I tell the car’s owner that we will be towing the car for investigation, and he goes ballistic. He starts yelling that his car was not involved, that he would never hurt anyone, that there are cars like his all over town, blah, blah, blah. In an attempt to be conciliatory, I explain that I cannot recall the last time I saw this model car driving around; it was just not that popular. Then, exasperated, he tells me he sees them all the time, in fact, he tells me,
“There goes one right there!”

Well, I’ll be, another black Dodge Avenger. We have about 6 detectives standing around with nothing to do, so two of them decide to go pull over this second car. I get a call a minute later, one of the detectives that pulled the car over wants me to look at it, he thinks he sees blood on the rear of the car. I go to the stop, look under the car and… now remember, I’m not a car vs pedestrian expert, but when looking at a 3 inch chunk of scalp wedged in the front suspension, surrounded by an entire frame section covered in blood, I thought maybe THIS was the car I should be towing.

I guess I’m easily influenced by persuasive car owner arguments; that and bloody body parts stuck to someone else’s car.


Local News Story:

Yakima police arrest suspect in Tuesday morning homicide
By TIM KELLY
Yakima Herald-Republic

YAKIMA, Wash. -- Police are sometimes stymied in crime investigations when witnesses are unwilling to come forward and speak up, but that wasn’t the case in a homicide investigation Tuesday.
Yakima detectives got their first lead from surveillance video taken by a security camera near where Shelly Kinter’s nude body was found about 5 a.m. in an alley off Chestnut Avenue between Sixth and Seventh streets.
Her body had been run over, but Sgt.

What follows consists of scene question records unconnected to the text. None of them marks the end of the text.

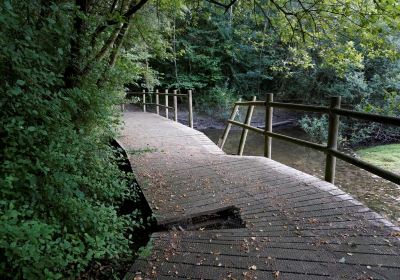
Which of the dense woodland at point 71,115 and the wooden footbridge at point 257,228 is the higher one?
the dense woodland at point 71,115

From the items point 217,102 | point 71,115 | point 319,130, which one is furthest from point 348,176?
point 217,102

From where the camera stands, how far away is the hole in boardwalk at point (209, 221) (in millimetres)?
3520

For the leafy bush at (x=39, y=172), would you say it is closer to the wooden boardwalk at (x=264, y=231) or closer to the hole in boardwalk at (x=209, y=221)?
the wooden boardwalk at (x=264, y=231)

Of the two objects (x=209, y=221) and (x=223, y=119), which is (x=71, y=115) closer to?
(x=209, y=221)

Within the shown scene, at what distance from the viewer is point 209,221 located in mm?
3754

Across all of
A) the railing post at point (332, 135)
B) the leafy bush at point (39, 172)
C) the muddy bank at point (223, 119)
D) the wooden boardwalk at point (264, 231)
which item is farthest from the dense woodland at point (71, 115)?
the muddy bank at point (223, 119)

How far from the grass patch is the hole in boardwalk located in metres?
6.55

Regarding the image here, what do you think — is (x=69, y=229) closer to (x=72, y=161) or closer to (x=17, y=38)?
(x=72, y=161)

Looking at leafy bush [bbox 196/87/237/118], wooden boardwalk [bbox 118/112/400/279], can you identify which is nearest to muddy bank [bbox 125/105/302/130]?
leafy bush [bbox 196/87/237/118]

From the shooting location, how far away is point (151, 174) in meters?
5.12

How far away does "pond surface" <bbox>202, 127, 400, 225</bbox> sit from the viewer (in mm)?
6570

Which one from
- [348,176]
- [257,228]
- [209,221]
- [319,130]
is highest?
[257,228]

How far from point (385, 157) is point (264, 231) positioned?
8.52m

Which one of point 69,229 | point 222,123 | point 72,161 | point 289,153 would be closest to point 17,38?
point 72,161
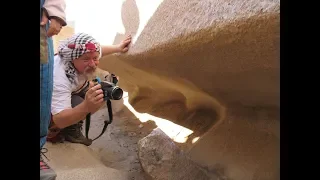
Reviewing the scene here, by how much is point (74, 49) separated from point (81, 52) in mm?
23

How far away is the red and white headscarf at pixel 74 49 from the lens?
1128 mm

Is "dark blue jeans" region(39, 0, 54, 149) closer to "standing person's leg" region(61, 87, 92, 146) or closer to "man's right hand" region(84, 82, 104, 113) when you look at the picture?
"man's right hand" region(84, 82, 104, 113)

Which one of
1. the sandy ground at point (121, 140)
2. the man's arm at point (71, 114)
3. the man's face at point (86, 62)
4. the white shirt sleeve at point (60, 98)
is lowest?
the sandy ground at point (121, 140)

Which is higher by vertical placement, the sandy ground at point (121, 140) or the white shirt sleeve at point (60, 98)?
the white shirt sleeve at point (60, 98)

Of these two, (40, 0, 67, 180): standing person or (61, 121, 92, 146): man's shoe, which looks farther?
(61, 121, 92, 146): man's shoe

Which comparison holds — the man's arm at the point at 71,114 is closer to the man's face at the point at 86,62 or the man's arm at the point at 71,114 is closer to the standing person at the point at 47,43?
the man's face at the point at 86,62

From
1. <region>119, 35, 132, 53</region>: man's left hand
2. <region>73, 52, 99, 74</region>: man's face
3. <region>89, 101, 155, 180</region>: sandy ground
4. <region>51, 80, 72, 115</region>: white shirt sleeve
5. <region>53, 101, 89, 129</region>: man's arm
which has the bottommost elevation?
<region>89, 101, 155, 180</region>: sandy ground

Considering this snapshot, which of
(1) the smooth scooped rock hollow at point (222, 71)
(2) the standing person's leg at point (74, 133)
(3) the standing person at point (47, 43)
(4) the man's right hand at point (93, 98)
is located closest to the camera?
(3) the standing person at point (47, 43)

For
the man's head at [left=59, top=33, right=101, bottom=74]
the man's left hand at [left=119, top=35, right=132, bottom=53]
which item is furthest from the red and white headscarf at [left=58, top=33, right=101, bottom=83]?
the man's left hand at [left=119, top=35, right=132, bottom=53]

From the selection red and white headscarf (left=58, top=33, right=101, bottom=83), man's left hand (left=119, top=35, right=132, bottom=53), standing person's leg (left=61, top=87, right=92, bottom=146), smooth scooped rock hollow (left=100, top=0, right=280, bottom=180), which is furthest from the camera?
standing person's leg (left=61, top=87, right=92, bottom=146)

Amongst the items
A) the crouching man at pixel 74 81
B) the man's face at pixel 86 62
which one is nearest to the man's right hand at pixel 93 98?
the crouching man at pixel 74 81

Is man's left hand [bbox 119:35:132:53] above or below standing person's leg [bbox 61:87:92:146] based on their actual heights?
above

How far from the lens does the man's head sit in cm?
113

Scot Levno said investigators believe that happened after she had been killed.
The video showed a black Dodge Avenger, and by midday detectives were inspecting just such a car in the parking lot at Connections, an apartment complex in the 100 block of South Naches Avenue for people recovering from substance abuse. Kinter, 42, lived in a second-floor unit there.
As detectives were preparing to impound the car, some Connections residents gathered in the parking lot hollered out that another black Dodge with a cracked windshield was driving past and had been seen going by earlier.
Police located another black Avenger a few minutes later at the 7-Eleven store on Yakima Avenue and arrested the driver. The car had front-end damage above the passenger-side headlight and the windshield was shattered on the driver’s side.
Levno said that car matched what was seen on the surveillance video. “We found blood on the driver and in the passenger compartment, and on the undercarriage of the car,” he said.
The suspect, 20-year-old Aaron Leroy Briden from Tacoma, was booked into the Yakima County jail on a charge of first-degree murder, according to a police news release.
The news release said Kinter died “from apparent trauma to the head and body.” Yakima County Coroner Jack Hawkins said an autopsy will be done today.
Information on the Web site Classmates.com lists a Shelly Kinter as a 1985 graduate of Davis High School.
A man who lives at Connections, which is operated by Triumph Treatment Services, said Kinter was “just a really mellow person; she never did anybody no harm at all.”
“She was a ray of sunshine,” said a woman smoking a cigarette in the Connections parking lot.
At one point a woman drove up to the group and asked if the woman who had been killed was Shelly, and then broke into sobs.
“She was trying to get her life straightened out, and she was doing a good job,” said the woman, who declined to give her name but said she became friends with Kinter at the free weekly meals a church group provides for homeless and needy people in the neighborhood. The woman is a volunteer who helps at the Friday meals.